8. Ce texte ne précise pas si les servitudes devant être prises en compte à la date de référence doivent être permanentes.

9. Au contraire, pour l'évaluation des terrains selon leur usage effectif, l'article L. 322-2 du même code prévoit que seules les servitudes et restrictions administratives affectant de façon permanente l'utilisation ou l'exploitation des biens à la date de référence doivent être prises en compte.

10. Or, il résulte des débats parlementaires ayant précédé l'adoption de la loi n° 85-729 du 18 juillet 1985, qui a modifié l'article L. 13-15 I., alinéa 1er, devenu L. 322-2 précité, que le législateur a entendu aligner l'évaluation des terrains selon leur usage effectif et celle prévue pour les terrains à bâtir quant à la prise en compte des servitudes.

11. Ainsi, seules les servitudes et restrictions administratives à caractère permanent doivent être prises en compte pour l'évaluation des terrains à bâtir.

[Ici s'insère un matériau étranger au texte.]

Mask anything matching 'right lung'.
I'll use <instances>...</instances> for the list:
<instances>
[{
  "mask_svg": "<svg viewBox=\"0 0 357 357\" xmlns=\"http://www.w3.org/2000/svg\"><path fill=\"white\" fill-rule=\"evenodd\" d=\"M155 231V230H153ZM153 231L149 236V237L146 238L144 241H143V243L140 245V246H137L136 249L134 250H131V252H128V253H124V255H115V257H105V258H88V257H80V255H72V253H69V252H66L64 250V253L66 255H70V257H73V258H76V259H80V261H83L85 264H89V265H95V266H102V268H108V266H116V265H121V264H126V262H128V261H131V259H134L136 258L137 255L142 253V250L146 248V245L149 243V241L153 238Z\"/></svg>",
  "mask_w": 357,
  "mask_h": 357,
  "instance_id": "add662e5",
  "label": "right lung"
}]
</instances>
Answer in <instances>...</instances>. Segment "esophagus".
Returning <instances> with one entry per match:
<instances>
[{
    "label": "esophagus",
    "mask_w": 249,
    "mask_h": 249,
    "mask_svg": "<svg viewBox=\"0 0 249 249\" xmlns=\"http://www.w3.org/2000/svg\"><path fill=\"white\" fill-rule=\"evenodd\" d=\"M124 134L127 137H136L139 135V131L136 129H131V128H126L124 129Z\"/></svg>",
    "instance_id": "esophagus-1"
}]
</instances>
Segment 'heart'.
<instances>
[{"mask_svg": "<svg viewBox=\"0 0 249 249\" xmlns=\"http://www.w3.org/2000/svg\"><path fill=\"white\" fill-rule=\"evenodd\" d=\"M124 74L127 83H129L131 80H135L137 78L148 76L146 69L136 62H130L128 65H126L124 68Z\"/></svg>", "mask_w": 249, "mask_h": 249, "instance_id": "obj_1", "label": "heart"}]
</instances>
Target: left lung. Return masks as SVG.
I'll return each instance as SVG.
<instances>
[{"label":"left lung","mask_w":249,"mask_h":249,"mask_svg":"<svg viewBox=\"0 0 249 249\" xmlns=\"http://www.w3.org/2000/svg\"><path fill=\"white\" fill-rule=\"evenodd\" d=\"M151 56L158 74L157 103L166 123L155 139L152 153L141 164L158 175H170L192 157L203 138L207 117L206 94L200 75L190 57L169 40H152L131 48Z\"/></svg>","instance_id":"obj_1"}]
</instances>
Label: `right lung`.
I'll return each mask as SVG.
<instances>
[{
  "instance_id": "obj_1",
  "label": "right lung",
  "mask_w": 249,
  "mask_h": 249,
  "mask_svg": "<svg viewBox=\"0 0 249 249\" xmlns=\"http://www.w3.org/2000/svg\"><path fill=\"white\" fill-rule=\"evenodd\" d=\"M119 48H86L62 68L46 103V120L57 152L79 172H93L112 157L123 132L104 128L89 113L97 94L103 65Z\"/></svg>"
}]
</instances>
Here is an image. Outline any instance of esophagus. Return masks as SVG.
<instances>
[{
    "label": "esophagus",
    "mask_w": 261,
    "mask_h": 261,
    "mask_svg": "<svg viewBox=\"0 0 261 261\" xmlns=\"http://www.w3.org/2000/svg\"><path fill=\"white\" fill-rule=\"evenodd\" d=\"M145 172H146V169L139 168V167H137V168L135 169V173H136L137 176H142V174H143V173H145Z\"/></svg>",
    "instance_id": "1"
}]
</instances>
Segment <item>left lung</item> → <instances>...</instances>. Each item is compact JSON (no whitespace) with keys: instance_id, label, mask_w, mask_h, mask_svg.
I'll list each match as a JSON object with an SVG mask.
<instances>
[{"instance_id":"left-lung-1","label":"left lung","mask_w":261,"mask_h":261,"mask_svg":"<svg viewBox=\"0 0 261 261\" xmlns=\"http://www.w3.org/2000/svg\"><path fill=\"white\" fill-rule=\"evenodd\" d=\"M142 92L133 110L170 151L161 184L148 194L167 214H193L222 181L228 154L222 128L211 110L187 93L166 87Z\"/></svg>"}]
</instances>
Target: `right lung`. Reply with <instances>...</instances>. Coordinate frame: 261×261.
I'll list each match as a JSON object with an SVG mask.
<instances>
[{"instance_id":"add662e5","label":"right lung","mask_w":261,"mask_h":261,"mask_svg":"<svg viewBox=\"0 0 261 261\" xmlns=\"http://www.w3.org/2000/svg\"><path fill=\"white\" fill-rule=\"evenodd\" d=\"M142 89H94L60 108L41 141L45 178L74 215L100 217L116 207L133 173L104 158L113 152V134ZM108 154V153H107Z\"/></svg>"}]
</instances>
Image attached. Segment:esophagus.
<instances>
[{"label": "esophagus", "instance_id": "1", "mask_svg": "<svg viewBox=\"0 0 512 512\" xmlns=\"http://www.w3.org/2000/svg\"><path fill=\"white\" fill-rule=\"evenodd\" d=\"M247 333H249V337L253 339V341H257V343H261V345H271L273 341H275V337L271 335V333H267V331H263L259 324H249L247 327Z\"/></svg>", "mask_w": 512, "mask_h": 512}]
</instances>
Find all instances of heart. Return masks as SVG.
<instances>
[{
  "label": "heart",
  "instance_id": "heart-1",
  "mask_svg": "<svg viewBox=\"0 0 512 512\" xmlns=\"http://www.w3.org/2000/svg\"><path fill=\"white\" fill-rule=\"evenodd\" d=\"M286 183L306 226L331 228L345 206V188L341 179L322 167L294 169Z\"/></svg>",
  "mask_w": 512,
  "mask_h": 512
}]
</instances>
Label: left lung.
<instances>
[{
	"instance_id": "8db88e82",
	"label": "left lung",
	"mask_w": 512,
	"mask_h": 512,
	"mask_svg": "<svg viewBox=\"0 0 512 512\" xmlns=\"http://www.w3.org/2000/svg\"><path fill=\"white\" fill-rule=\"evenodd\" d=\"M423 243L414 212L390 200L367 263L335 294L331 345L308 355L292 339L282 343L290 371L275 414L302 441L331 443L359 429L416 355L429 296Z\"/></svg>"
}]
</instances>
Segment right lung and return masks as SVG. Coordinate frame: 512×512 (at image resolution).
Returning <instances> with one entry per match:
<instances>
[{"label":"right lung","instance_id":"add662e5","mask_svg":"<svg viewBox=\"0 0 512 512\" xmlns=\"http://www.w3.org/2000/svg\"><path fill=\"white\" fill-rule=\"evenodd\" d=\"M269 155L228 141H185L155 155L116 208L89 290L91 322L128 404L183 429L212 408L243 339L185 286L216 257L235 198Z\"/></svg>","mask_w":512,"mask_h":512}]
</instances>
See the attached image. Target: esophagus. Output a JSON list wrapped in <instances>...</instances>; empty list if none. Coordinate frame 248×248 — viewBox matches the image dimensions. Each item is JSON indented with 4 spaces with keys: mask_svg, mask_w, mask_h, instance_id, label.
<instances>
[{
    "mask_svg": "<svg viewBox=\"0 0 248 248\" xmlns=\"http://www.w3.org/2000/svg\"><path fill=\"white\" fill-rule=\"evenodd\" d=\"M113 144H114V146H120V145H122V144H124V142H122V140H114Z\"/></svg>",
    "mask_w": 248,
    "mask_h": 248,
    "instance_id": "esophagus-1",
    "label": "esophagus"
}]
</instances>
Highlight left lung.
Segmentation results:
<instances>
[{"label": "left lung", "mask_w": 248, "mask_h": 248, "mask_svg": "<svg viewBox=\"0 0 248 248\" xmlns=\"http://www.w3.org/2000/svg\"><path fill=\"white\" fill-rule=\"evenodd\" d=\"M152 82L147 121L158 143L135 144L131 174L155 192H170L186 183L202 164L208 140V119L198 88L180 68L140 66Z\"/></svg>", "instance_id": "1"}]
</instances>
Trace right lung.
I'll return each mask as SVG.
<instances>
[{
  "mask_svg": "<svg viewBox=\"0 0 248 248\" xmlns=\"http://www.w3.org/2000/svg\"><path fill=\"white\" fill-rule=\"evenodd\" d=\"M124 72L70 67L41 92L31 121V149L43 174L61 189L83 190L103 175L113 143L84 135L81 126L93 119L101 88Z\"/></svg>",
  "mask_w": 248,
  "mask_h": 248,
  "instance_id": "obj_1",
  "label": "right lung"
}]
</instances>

12. En conséquence, la servitude tenant à l'existence d'un périmètre d'attente d'un projet d'aménagement global, qui a un caractère provisoire et devient inopposable au propriétaire par le seul écoulement du temps, ne constitue pas un élément de moins-value et n'a pas à être prise en compte pour l'évaluation du terrain.

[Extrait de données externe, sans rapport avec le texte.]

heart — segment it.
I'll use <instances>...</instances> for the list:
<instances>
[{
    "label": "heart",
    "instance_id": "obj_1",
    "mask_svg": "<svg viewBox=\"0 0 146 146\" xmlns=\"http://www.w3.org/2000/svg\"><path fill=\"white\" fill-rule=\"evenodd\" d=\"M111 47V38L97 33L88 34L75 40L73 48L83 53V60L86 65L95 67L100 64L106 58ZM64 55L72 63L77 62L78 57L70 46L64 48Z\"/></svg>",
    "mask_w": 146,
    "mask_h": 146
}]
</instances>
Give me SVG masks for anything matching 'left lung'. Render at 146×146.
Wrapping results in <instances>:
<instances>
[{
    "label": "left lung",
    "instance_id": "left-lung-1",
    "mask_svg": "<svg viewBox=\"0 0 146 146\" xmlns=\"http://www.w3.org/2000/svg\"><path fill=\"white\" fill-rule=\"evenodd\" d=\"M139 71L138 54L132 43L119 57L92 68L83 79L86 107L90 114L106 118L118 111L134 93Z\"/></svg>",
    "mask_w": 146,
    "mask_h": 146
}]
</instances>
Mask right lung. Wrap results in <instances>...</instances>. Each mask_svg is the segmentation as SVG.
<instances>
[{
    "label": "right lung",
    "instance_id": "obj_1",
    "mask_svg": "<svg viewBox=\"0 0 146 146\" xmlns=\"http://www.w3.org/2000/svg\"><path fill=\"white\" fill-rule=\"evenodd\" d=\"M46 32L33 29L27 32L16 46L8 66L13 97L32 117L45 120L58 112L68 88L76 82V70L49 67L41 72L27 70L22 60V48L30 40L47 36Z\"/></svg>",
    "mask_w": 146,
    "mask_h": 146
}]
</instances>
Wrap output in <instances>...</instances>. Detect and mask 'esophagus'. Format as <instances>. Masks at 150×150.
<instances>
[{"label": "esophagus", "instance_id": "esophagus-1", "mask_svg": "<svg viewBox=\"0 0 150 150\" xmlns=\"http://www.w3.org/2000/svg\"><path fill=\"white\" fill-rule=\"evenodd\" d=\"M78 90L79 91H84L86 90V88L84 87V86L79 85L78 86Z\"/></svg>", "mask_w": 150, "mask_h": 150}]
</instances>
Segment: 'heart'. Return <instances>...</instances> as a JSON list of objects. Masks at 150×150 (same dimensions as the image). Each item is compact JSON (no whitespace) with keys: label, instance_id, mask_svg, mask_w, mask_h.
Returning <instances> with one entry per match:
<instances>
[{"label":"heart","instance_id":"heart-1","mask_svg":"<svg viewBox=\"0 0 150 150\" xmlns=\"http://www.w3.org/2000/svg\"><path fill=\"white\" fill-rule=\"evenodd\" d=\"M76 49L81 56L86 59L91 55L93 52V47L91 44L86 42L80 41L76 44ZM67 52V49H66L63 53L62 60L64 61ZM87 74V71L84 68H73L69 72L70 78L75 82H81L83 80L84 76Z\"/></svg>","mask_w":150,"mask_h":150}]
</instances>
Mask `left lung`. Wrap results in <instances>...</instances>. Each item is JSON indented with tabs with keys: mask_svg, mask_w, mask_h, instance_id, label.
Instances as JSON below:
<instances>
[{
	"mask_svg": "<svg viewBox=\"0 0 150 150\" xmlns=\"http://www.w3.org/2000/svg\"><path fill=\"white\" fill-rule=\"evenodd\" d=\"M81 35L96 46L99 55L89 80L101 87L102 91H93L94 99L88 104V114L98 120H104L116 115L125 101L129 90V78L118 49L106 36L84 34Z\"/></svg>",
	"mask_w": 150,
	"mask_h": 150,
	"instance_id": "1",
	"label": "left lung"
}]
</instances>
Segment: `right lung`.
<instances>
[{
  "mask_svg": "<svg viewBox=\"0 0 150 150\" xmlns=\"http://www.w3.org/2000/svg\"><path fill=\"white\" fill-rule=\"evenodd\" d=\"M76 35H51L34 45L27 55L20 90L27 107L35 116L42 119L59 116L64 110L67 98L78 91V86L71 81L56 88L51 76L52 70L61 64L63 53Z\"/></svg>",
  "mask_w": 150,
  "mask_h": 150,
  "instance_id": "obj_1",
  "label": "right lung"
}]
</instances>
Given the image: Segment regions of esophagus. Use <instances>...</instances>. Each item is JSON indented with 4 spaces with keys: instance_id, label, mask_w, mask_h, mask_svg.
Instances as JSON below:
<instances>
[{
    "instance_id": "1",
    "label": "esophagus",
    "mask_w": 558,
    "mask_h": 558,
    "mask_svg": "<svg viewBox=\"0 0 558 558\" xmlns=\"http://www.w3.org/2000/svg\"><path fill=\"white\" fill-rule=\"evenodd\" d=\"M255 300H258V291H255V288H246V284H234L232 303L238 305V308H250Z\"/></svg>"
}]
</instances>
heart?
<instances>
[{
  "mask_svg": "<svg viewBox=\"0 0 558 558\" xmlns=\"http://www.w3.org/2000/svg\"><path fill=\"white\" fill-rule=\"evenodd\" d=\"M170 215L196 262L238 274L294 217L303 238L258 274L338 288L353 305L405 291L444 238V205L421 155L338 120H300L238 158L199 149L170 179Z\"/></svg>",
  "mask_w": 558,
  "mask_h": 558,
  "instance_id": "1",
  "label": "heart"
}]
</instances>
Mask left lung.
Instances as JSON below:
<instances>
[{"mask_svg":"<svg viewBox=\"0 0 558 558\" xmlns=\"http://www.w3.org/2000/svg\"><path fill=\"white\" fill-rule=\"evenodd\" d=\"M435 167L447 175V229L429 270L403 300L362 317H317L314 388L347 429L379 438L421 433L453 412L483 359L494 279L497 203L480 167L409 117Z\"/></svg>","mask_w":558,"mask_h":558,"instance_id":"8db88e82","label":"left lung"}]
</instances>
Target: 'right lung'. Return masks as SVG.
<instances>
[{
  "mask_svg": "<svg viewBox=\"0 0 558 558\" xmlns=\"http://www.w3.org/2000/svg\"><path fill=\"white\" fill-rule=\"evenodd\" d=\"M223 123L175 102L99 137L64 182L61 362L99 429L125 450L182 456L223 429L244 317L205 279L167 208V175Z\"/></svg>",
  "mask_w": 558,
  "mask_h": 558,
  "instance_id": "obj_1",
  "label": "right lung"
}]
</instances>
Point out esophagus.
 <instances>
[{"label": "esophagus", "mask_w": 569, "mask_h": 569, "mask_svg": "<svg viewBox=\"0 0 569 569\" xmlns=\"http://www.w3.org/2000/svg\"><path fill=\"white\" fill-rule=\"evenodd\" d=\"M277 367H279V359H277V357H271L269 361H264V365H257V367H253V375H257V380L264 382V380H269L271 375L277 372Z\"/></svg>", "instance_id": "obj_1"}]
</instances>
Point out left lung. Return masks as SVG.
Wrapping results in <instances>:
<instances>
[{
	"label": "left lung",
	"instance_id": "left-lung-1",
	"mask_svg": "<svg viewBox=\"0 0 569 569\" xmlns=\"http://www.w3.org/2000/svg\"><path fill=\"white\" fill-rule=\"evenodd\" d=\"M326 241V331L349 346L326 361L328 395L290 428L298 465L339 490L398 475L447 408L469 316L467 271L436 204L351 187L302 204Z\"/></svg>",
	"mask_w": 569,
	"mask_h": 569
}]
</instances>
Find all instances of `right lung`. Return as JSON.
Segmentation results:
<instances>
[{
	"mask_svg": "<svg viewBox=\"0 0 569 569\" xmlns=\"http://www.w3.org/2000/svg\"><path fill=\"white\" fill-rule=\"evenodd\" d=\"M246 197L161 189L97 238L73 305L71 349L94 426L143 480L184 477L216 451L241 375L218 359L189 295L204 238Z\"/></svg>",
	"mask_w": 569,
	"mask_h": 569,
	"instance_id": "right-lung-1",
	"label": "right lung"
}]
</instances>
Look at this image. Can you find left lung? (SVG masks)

13. Ayant relevé qu'à la date de référence, fixée au 26 mai 2016, la parcelle de terrain à bâtir était classée en zone constructible UDp3 du plan local d'urbanisme et située dans un périmètre d'attente d'un projet d'aménagement global limitant les possibilités de construction, la cour d'appel a retenu, à bon droit, que cette limitation provisoire n'avait pas à être prise en compte pour l'évaluation de la parcelle.

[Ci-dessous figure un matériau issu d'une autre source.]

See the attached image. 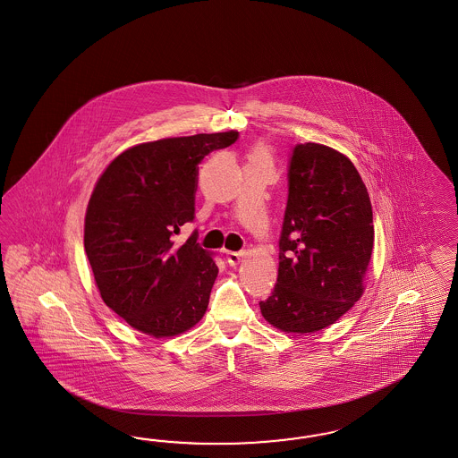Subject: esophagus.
Returning a JSON list of instances; mask_svg holds the SVG:
<instances>
[{"label": "esophagus", "instance_id": "esophagus-1", "mask_svg": "<svg viewBox=\"0 0 458 458\" xmlns=\"http://www.w3.org/2000/svg\"><path fill=\"white\" fill-rule=\"evenodd\" d=\"M245 253L243 251H226V262L230 264V267H236L243 260Z\"/></svg>", "mask_w": 458, "mask_h": 458}]
</instances>
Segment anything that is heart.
I'll return each mask as SVG.
<instances>
[{"label":"heart","instance_id":"obj_1","mask_svg":"<svg viewBox=\"0 0 458 458\" xmlns=\"http://www.w3.org/2000/svg\"><path fill=\"white\" fill-rule=\"evenodd\" d=\"M249 163H270V153L264 144H255L249 154H247Z\"/></svg>","mask_w":458,"mask_h":458}]
</instances>
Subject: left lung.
Returning a JSON list of instances; mask_svg holds the SVG:
<instances>
[{
	"label": "left lung",
	"instance_id": "1",
	"mask_svg": "<svg viewBox=\"0 0 458 458\" xmlns=\"http://www.w3.org/2000/svg\"><path fill=\"white\" fill-rule=\"evenodd\" d=\"M373 243L371 199L351 159L318 142L297 144L264 319L287 334L329 327L364 293Z\"/></svg>",
	"mask_w": 458,
	"mask_h": 458
}]
</instances>
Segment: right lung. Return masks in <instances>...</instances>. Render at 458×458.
Returning <instances> with one entry per match:
<instances>
[{
  "label": "right lung",
  "instance_id": "1",
  "mask_svg": "<svg viewBox=\"0 0 458 458\" xmlns=\"http://www.w3.org/2000/svg\"><path fill=\"white\" fill-rule=\"evenodd\" d=\"M236 138L226 131L142 142L98 176L83 247L102 301L139 333L173 337L203 319L218 267L196 233L181 247L171 236L194 218L198 165Z\"/></svg>",
  "mask_w": 458,
  "mask_h": 458
}]
</instances>
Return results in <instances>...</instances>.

14. Le moyen n'est donc pas fondé.

PAR CES MOTIFS, la Cour :

REJETTE le pourvoi ;

Condamne l'établissement public d'aménagement Bordeaux Euratlantique aux dépens ;

En application de l'article 700 du code de procédure civile, rejette la demande formée par l'établissement public d'aménagement Bordeaux Euratlantique et le condamne à payer à la société civile immobilière 1618 d'Artagnan la somme de 3 000 euros ;

Ainsi fait et jugé par la Cour de cassation, troisième chambre civile, et prononcé par le président en son audience publique du vingt-huit septembre deux mille vingt-trois et signé par lui et Mme Letourneur, greffier de chambre, qui a assisté au prononcé de l'arrêt.